A big thank you to all the Matsumoto participants for helping to make world peace!

Tuesday, June 02, 2009

Making World Peace performance and workshop by Penelope Thompson-Chuncheon International Mime Festival, Korea. May 30, 31 2009

I was invited to perform in the Chuncheon International Mime Festival (CIMF) Experience Program on May 30, 31. On the Saturday we had 2 groups of young Korean schoolchildren to watch my performance and then participate in world peace-themed activities such as coloring world peace pictures and writing wishes for peace.

"Making World Peace" is an ongoing interactive community art performance where world peace is symbolized by a knitted scarf. It started in 2004 as an art experience project for middle school students in the country town of Chilwon in southern Korea. Since then the world peace scarf has slowly grown during many performances in various cities across Korea.

Thursday, May 07, 2009

Penelope Thompson -art performances -Jeonju International Film Festival - May 2,3 2009

On May 2 and 3, I was invited to do some art performances in conjunction with the Jeonju International Film festival (JIFF 2009), in the southern city of Jeonju, Korea.

On the Saturday, May 2, there was a street performance art event in front of the main JIFF cinema area with many artists performing, accompanied by 2 Korean musicians playing a grand piano and keyboards.

My performance was a simple improvisation called 'Spring Play' based on 2 red spirals.

I asked a young Korean girl from the audience to "play" with me using the spirals.

We created rhythmical movements and patterns together, as the spirals twirled and danced in the wind.

" The Elements #3"

On Sunday May 3, I did a different kind of performance, along with 3 other artists at the historical site of Gyeongijeon Park in central Jeonju.

My performance was called "The Elements #3", and was based on the idea of working with the 4 traditional elements of air, water, earth and fire.

My performance actions were accompanied by the drumming of American artist/musician Ripley Torres.

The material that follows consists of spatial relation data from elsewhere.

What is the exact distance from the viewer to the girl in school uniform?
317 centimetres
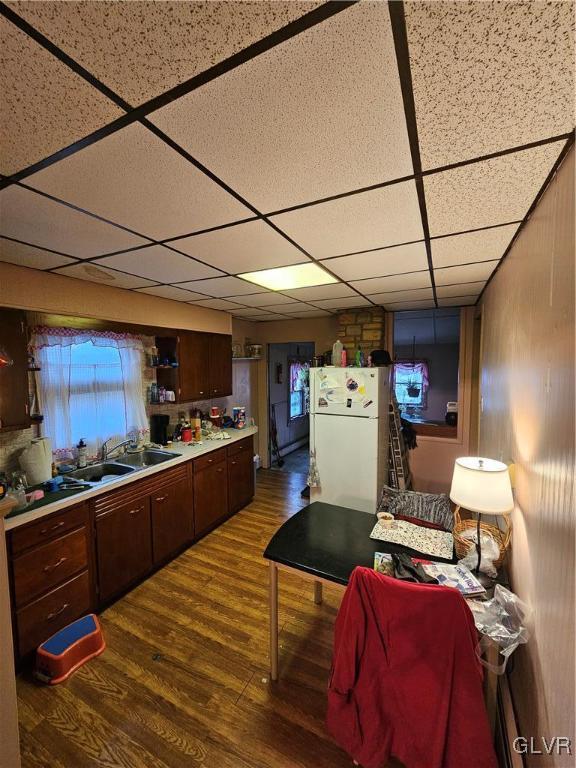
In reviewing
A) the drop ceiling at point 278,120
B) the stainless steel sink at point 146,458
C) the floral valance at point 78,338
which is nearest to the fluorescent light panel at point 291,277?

First, I collected samples of earth, air and water from the local environment, lit a candle and set up 4 glass cups containing these elements on a table.

I then started by folding a large origami paper box which I inflated with my breath (air).

I mixed the samples of earth and water together to make a natural paint, and painted alchemical symbols for each element on the sides of the paper box.

I completed the elemental quartet by setting fire to the box, which burned to ash as the audience watched.

Sunday, April 12, 2009

'Flower Power' performance by Penelope Thompson, VIAF festival, 2009 Yeouido Cherry Blossom festival, Seoul

On April 10 and 11, 2009 I did a street performance entitled "Flower Power" as part of the VIAF festival in Seoul. This was the 'Various Integrative Artistic Festival' held in conjunction with the cherry blossom festival on the island of Yeouido in the Han River in Seoul.

The theme of the festival was "flowers bloom in the sky" referring to the multitudes of cherry blossom trees lining the streets, showering their petals down like pink snow in the breeze.

I chose to create a special new performance for this festival called "Flower Power", as I wanted to give a message to busy city people to slow down and enjoy the beauty of life.

I commenced the performance dressed in a black suit and briefcase, rushing along like a typical Seoulite. However, when I answered my cell phone on-the-run, a colorful paper flower popped out. And when I checked my watch a flower appeared with a message to "slow down!" . Even my glasses case and diary carried similar floral messages, and finally even my laptop computer opened to reveal an entire bouquet of spring flowers.

My wallet seemed to contain only some paper discs which then unfolded to become colorful blooms saying "show your colour" which I stuck on my suit. As I searched in my briefcase I discovered more and more of these paper discs, which I offered to the audience to unfold and read the various messages inside. People then attached these flowers to velcro on my suit and before long I was transformed into a walking floral arrangement, enjoying the spring day to the tune of "Feelin' Groovy".

More photos and video of performance coming soon!